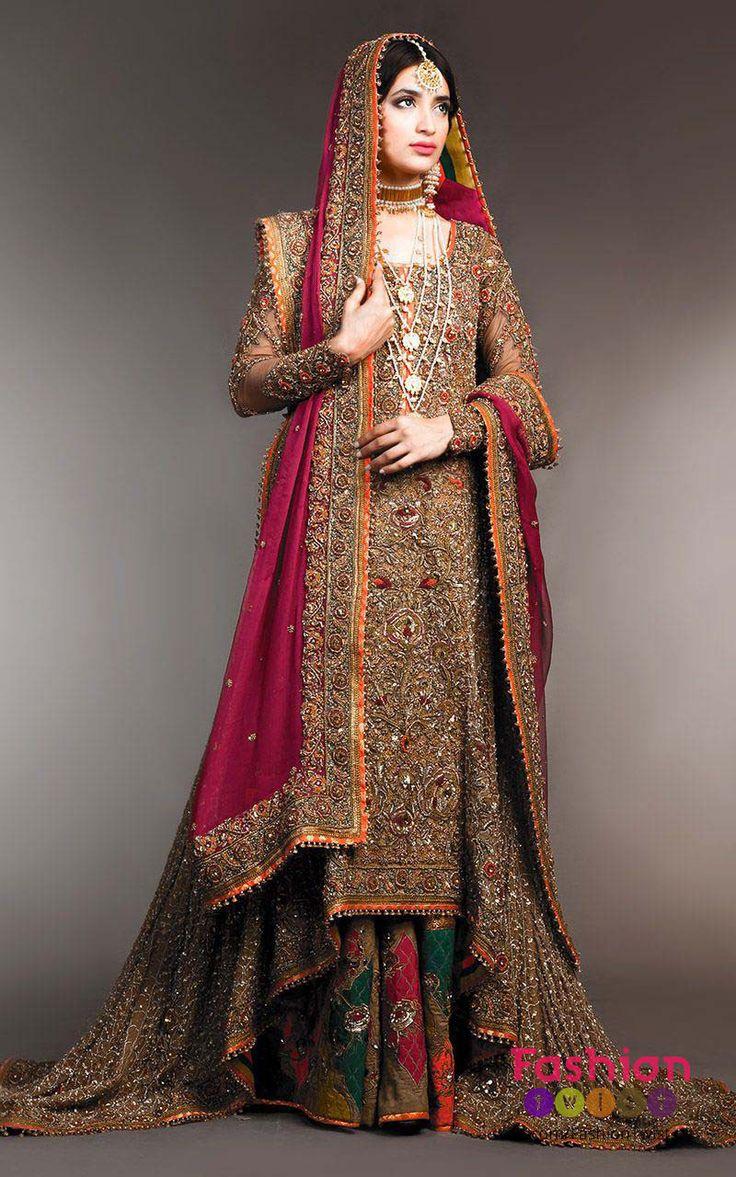 2820 besten Shynii bridel Bilder auf Pinterest | Hochzeitskleidung ...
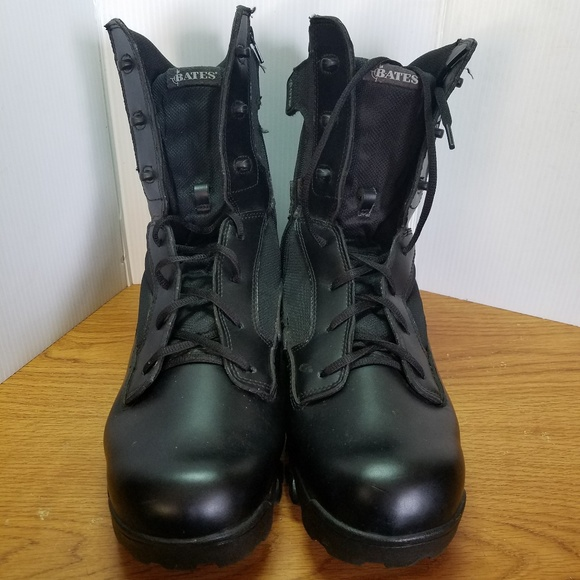 cabcd802011 Bates Black Tactical Boots Military Style Sz 13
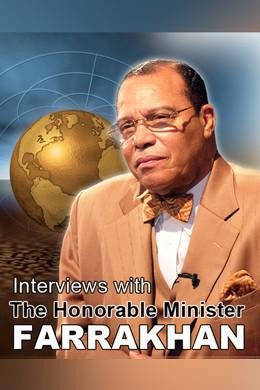 The Tri-State Defender Interview with The Honorable Minister Louis Farrakhan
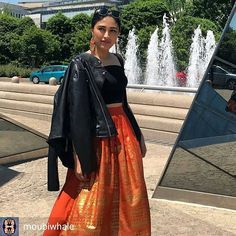 from @moubiwhale -  Will start posting outfit pics again in 1-2 days for the days I missed when I was too busy to take pictures. Expect spammmmm. . . . . #desi #southasia #southasian #culture #heritage #ootd #lookbook  #streetstyle #tradition #ethnic #ethnicity #bengali #bangladesh #bangladeshi #bangla #india #indian #pakistan #instastyle #fashiondiaries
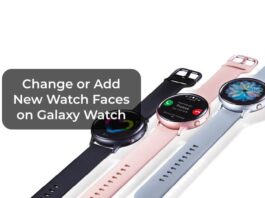 Change or Add New Watch Faces on Galaxy Watch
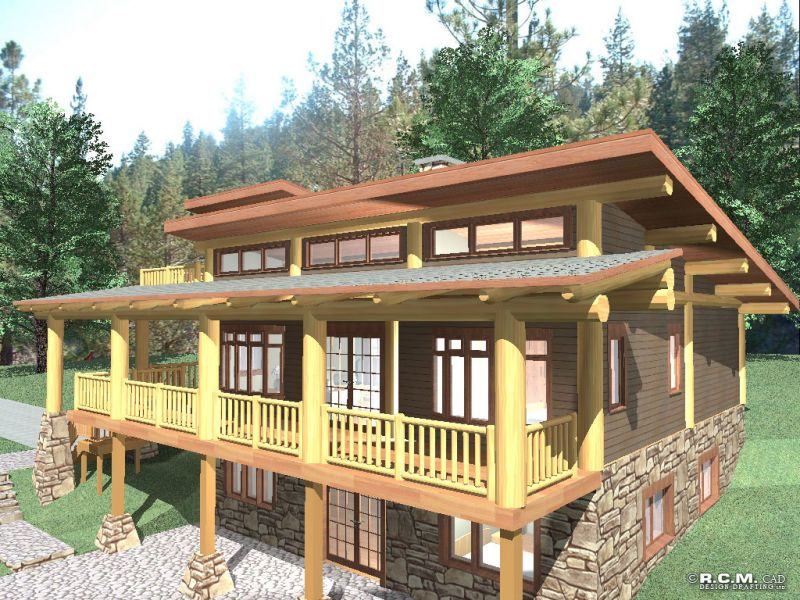 Davidson log homes cascade for Log homes under 1000 square feet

————————

Apart from the pictures, all of the data should be repeated exactly.

 2820 besten Shynii bridel Bilder auf Pinterest | Hochzeitskleidung ...
 cabcd802011 Bates Black Tactical Boots Military Style Sz 13
 The Tri-State Defender Interview with The Honorable Minister Louis Farrakhan
 from @moubiwhale -  Will start posting outfit pics again in 1-2 days for the days I missed when I was too busy to take pictures. Expect spammmmm. . . . . #desi #southasia #southasian #culture #heritage #ootd #lookbook  #streetstyle #tradition #ethnic #ethnicity #bengali #bangladesh #bangladeshi #bangla #india #indian #pakistan #instastyle #fashiondiaries
 Change or Add New Watch Faces on Galaxy Watch
 Davidson log homes cascade for Log homes under 1000 square feet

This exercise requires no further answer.